Passage to read
>>>>

Let’s check the smb.conf:

[root@ns8rockytest ~]# cat /home/samba3/.local/share/containers/storage/volumes/config/_data/smb.conf
# Generated by expand-config. Manual changes to this file are lost!
[global]
        
        bind interfaces only = Yes
        interfaces = 127.0.0.1 192.168.3.144
        netbios name = DC3
        netbios aliases = 
        realm = AD.NS8TEST.COM
        workgroup = NS8TEST
        log level = 1 auth_audit:3
        acl_xattr:security_acl_name = user.NTACL
        acl_xattr:ignore system acls = yes
        template homedir = /srv/homes/%U
        obey pam restrictions = yes
        registry shares = yes
        inherit owner = yes
        full_audit:prefix = %R|%I|%u|%S
        full_audit:facility = LOCAL7
        full_audit:priority = INFO
        full_audit:success = none
        full_audit:failure = none
        recycle:repository =
        recycle:keeptree = yes
        recycle:versions = yes

        vfs objects = dfs_samba4 acl_xattr recycle full_audit
        server role = active directory domain controller
        include = /etc/samba/include.conf

[sysvol]
        path = /var/lib/samba/sysvol
        read only = No
        acl_xattr:ignore system acls = no
        inherit owner = no
[netlogon]
        path = /var/lib/samba/sysvol/ad.ns8test.com/scripts
        read only = No

[homes]
comment = %u home directory
browseable = no
writeable = yes

My situation (also having samba3 currently)

<<<<

Directive
In the smb.conf listing, what path is set for the [netlogon] share?

Material provided
>>>>

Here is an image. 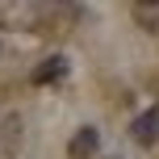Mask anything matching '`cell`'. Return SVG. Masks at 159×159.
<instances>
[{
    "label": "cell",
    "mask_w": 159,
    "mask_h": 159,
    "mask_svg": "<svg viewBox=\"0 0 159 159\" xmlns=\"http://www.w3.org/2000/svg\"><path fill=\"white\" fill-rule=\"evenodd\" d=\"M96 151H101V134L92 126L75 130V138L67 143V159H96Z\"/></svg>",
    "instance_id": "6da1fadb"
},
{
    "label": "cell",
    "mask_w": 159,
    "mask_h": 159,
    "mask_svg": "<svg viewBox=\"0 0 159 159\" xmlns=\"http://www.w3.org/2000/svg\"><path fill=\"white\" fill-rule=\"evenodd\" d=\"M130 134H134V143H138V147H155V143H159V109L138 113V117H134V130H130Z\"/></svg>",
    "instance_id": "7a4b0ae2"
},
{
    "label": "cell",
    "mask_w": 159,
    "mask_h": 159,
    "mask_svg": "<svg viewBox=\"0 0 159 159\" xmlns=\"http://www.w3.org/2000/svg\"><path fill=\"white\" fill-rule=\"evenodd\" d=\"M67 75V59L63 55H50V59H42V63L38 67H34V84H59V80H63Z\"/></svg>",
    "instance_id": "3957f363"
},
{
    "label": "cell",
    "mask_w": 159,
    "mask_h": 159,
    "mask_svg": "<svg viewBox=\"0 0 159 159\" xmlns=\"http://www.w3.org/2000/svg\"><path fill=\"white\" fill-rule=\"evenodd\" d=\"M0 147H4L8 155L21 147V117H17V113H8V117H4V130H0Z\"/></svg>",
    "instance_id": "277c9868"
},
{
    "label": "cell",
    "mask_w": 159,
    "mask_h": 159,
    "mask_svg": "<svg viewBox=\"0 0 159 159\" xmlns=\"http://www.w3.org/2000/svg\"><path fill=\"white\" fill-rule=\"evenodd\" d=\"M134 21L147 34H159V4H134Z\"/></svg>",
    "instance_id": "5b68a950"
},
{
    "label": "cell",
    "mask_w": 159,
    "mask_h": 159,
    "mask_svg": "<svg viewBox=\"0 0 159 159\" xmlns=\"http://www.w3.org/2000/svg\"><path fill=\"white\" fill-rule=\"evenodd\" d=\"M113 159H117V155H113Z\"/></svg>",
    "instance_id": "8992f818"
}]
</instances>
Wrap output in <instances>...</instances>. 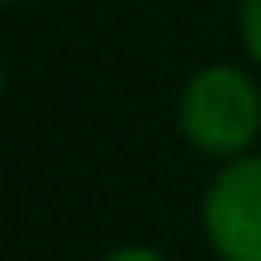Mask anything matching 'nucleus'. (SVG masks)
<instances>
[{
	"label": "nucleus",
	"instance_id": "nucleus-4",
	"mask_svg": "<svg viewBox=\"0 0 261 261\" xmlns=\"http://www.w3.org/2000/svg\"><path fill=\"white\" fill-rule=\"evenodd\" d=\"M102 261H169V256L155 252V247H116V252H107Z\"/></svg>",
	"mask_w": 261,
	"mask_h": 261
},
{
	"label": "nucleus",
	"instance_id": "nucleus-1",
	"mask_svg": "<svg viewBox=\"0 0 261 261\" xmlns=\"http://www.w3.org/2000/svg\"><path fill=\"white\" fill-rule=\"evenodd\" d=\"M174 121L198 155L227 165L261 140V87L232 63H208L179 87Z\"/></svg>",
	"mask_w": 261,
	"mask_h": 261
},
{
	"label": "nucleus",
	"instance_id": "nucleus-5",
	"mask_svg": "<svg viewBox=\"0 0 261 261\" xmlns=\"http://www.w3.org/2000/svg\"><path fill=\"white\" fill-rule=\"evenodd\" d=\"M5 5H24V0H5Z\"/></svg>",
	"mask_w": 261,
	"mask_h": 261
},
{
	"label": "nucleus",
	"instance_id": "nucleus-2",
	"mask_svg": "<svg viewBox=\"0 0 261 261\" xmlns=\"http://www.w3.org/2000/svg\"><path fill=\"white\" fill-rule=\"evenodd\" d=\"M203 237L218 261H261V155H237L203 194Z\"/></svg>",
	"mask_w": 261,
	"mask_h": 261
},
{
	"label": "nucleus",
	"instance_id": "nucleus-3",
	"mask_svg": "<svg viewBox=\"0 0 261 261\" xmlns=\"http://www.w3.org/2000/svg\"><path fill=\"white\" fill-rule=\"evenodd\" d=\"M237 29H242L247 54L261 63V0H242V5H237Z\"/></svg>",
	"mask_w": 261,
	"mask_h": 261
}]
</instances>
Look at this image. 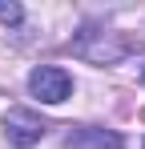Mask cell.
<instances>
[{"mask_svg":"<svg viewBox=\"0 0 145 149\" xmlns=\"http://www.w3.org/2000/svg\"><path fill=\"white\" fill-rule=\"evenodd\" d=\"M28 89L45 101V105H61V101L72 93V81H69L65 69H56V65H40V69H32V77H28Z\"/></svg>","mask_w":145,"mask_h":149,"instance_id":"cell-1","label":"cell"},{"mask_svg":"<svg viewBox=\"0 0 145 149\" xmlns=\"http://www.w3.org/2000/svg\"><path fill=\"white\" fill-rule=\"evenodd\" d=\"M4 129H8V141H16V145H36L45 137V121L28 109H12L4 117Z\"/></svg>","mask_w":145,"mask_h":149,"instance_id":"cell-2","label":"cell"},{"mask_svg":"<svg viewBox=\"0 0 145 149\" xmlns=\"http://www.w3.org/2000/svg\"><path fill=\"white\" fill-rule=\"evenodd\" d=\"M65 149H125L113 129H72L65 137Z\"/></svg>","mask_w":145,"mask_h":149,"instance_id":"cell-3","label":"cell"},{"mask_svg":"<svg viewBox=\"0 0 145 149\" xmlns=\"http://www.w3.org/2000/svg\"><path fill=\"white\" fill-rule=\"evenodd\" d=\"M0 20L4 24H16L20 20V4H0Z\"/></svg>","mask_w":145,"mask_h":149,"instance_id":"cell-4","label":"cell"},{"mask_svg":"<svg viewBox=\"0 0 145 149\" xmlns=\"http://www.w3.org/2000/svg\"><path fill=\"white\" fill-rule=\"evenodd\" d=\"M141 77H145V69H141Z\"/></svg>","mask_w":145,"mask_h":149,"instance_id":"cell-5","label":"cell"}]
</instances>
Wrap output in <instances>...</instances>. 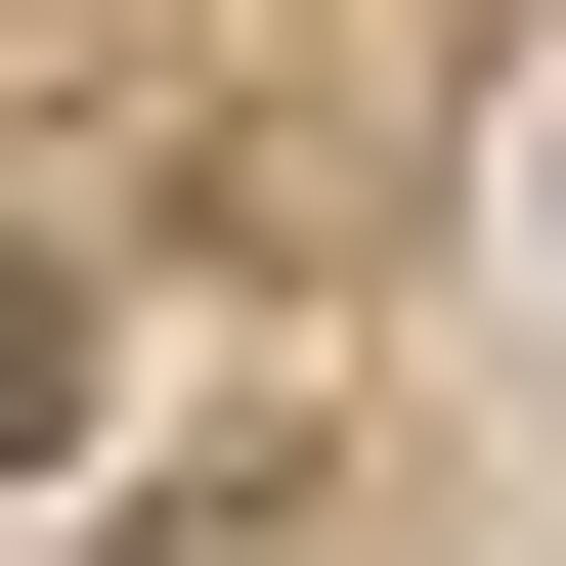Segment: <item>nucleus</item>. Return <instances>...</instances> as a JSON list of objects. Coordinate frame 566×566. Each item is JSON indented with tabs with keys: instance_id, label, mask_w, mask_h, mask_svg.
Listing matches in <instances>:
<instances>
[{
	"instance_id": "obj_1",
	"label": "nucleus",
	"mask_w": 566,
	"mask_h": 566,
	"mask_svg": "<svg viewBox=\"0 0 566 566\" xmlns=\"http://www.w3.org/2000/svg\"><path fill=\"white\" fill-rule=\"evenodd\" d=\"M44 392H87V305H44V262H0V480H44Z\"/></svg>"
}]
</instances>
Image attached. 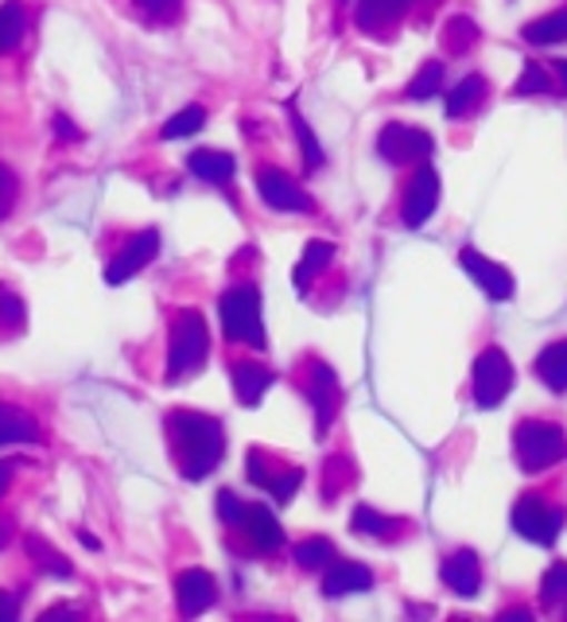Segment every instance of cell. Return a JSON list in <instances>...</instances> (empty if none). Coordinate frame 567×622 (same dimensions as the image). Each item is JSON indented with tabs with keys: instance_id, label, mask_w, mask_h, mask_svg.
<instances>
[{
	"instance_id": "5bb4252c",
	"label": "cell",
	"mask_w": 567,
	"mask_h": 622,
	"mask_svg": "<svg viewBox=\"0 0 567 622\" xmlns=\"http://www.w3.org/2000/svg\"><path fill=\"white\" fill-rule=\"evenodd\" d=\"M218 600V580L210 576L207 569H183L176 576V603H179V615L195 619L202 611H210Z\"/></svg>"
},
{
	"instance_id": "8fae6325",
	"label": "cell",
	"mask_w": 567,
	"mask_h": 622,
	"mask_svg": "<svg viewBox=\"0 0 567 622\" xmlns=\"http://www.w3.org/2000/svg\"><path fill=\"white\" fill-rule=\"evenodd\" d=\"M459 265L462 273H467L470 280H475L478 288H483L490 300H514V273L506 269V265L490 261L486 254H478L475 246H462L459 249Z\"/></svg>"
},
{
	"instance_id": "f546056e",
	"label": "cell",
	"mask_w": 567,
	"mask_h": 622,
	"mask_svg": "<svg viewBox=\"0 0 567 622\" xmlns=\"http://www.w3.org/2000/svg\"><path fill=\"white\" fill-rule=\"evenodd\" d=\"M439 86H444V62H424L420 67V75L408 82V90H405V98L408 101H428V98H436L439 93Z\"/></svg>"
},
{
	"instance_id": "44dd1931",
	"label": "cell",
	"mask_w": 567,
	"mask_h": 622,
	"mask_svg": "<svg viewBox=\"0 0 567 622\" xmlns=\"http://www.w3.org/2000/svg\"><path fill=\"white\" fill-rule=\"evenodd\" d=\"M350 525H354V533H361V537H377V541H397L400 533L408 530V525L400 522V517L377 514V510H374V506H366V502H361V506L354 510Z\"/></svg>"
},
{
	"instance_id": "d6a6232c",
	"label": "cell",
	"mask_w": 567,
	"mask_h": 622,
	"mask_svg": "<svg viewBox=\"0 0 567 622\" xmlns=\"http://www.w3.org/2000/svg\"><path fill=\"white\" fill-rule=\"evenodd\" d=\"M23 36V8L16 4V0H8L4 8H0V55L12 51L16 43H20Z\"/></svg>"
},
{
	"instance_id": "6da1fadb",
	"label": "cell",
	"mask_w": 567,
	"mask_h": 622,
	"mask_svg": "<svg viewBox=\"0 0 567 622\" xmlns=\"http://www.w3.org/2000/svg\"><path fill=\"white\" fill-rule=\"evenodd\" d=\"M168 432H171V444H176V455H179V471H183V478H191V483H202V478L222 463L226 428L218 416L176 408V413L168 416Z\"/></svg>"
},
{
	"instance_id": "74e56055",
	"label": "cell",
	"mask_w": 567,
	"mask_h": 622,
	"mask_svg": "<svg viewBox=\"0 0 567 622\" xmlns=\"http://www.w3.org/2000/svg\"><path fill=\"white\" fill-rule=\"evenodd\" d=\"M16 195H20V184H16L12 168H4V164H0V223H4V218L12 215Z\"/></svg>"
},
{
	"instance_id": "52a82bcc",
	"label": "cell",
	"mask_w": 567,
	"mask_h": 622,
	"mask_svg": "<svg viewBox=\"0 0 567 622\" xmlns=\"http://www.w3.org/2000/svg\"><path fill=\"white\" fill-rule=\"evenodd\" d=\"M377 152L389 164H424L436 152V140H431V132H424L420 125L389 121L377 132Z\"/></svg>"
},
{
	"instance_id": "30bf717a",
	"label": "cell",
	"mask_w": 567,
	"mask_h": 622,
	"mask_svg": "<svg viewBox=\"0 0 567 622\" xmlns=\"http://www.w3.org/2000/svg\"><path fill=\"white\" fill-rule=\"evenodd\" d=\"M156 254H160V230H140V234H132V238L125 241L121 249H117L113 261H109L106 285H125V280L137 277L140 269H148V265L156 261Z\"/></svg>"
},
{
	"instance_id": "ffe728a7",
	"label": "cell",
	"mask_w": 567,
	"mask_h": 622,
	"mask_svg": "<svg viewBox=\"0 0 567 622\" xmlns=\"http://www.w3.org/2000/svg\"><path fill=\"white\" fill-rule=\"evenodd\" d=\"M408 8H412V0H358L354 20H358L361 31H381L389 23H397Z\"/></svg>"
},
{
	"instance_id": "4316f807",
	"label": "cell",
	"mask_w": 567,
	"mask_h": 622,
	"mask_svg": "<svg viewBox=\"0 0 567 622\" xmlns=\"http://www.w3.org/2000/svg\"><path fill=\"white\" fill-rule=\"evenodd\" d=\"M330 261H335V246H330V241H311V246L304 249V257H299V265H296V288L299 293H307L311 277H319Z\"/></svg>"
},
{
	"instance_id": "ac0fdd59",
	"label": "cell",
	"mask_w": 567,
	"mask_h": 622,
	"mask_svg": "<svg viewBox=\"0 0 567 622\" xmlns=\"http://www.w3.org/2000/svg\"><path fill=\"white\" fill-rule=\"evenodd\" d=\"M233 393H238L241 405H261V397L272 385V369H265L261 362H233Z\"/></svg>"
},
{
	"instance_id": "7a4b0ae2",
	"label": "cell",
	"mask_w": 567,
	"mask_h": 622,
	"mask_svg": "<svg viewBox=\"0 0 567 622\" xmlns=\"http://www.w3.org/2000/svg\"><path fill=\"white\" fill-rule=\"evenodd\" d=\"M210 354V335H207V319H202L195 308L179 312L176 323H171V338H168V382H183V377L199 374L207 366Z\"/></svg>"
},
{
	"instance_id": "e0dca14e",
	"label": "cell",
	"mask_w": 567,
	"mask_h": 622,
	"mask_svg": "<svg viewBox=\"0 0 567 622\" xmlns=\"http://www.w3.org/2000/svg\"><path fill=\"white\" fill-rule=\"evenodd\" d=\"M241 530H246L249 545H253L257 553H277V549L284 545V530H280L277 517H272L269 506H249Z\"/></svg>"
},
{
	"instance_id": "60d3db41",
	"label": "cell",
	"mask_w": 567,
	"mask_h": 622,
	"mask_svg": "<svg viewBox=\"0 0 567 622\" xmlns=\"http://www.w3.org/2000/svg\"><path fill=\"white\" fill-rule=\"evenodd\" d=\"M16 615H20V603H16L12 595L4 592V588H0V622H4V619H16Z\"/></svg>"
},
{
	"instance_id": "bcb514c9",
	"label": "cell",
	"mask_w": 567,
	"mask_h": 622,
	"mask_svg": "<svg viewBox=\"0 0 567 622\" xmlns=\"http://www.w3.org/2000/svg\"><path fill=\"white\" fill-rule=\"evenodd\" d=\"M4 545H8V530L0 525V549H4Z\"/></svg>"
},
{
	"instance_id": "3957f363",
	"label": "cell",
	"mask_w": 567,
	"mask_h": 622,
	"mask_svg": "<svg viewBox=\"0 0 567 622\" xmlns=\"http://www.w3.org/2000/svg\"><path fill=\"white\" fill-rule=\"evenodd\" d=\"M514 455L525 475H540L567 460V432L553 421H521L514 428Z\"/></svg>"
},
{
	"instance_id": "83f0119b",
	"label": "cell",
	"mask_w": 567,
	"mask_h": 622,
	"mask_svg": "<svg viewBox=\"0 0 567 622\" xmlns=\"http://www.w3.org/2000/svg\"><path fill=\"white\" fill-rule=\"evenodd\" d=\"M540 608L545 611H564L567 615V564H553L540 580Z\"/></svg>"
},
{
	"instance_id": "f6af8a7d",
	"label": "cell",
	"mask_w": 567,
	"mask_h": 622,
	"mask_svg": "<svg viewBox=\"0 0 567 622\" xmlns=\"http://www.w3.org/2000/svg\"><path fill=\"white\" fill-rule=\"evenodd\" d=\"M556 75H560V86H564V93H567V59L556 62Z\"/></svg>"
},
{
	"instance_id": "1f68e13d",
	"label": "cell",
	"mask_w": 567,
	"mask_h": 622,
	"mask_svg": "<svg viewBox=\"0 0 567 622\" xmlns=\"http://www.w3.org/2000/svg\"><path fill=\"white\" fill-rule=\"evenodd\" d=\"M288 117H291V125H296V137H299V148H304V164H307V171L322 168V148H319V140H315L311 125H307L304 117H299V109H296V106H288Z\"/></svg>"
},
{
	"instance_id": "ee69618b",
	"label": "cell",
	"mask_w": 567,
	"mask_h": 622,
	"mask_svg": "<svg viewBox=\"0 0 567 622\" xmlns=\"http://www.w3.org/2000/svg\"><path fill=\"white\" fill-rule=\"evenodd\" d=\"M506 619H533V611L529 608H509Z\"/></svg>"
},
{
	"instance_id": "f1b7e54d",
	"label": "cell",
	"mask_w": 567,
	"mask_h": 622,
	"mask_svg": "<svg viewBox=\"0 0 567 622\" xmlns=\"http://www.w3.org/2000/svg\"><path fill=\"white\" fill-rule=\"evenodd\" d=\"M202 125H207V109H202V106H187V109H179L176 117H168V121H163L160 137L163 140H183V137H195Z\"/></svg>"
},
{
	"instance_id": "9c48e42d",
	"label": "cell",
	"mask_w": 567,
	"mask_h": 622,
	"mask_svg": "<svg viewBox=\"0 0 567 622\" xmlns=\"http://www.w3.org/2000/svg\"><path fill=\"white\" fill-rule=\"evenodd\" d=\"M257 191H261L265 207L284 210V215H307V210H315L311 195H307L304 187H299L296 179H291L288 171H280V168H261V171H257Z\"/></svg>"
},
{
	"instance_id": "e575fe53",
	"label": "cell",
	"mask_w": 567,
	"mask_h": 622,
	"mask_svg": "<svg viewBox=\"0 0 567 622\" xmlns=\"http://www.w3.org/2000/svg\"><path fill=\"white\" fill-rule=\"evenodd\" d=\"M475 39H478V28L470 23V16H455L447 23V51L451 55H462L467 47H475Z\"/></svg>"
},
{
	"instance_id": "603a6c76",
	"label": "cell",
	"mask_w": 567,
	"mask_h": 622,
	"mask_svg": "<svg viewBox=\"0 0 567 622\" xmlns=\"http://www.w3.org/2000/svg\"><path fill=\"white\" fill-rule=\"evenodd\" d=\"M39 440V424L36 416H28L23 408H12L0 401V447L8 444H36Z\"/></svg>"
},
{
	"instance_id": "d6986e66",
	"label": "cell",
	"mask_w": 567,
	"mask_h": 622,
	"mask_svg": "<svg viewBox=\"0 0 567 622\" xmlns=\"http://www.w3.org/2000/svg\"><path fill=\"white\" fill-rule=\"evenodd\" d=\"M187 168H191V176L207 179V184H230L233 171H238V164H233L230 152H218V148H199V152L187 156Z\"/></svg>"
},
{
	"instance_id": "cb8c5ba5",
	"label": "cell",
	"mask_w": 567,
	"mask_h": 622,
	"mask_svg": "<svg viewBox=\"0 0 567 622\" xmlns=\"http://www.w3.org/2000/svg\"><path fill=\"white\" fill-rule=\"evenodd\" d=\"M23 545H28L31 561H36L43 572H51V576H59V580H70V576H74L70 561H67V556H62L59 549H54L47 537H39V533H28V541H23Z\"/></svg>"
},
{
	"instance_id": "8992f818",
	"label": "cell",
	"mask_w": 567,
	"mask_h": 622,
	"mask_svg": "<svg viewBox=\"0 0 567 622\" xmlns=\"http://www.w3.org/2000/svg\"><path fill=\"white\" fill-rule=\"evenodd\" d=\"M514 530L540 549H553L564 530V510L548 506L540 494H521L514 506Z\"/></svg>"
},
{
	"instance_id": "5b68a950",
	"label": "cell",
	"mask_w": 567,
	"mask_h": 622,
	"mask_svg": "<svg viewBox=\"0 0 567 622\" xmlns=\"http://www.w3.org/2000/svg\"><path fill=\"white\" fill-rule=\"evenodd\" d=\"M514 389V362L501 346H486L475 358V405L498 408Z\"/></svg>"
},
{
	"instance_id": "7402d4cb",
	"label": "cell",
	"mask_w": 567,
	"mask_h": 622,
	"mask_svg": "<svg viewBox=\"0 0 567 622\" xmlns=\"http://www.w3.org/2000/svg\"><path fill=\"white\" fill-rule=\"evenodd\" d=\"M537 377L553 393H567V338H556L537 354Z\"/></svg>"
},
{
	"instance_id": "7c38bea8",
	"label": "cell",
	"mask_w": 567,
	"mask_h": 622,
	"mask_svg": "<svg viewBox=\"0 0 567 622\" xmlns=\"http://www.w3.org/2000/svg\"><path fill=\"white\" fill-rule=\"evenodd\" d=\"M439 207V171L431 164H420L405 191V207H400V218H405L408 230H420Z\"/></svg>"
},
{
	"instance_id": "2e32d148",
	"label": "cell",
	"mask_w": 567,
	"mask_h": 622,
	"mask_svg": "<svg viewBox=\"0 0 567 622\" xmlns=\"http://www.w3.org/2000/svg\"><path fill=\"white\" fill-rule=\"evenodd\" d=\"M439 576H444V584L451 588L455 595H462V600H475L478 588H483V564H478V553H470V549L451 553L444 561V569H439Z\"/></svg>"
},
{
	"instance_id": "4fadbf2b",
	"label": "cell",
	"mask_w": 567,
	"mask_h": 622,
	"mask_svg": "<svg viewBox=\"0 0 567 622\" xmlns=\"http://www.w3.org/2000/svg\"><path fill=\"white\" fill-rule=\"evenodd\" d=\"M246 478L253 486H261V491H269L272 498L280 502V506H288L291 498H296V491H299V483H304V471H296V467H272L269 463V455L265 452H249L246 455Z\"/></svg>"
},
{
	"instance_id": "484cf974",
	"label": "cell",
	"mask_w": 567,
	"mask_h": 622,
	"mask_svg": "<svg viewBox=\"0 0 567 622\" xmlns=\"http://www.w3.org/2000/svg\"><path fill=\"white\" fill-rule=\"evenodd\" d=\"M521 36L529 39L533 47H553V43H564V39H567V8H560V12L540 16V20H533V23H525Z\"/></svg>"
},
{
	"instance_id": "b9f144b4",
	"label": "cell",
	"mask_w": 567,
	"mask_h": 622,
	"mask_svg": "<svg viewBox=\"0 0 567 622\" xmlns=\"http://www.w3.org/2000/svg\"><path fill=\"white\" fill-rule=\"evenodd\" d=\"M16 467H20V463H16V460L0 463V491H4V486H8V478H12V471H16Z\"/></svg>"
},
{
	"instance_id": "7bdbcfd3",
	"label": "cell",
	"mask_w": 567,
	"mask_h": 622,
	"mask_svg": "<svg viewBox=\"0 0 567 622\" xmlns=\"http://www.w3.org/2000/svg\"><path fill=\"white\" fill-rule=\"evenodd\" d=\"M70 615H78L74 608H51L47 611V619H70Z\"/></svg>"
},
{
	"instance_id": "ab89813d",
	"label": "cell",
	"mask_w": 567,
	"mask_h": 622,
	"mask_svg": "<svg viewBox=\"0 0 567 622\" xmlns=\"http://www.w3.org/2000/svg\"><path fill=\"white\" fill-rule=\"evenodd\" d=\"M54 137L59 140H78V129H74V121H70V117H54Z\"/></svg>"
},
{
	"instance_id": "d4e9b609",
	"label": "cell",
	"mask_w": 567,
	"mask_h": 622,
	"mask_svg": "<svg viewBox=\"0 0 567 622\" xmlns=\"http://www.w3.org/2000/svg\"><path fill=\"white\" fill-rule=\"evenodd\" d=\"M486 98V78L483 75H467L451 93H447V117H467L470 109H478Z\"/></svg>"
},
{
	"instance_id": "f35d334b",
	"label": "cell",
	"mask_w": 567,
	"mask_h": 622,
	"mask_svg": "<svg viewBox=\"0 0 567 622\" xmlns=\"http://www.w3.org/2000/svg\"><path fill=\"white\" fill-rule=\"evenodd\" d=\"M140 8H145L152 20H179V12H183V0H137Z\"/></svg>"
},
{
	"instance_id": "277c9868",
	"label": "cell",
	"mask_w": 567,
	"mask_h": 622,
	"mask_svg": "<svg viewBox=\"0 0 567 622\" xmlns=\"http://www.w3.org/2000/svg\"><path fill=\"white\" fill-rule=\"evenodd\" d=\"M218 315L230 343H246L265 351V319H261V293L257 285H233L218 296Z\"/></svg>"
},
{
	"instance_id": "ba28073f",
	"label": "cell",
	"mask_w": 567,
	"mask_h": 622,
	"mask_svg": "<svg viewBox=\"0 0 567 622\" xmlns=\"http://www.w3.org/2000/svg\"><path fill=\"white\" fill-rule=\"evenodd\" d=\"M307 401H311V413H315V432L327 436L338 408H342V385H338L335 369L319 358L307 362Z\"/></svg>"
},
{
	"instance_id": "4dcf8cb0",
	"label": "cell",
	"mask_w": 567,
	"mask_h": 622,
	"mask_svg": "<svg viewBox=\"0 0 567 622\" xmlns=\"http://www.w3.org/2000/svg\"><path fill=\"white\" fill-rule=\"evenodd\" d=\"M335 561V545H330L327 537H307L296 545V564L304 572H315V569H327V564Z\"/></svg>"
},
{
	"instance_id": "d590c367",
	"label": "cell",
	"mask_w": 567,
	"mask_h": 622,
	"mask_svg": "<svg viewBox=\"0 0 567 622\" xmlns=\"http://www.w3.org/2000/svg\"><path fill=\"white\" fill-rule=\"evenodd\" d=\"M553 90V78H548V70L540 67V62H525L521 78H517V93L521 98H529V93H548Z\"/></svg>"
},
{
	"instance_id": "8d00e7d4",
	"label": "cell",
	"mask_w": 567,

<<<<

Result for this exercise
/var/lib/samba/sysvol/ad.ns8test.com/scripts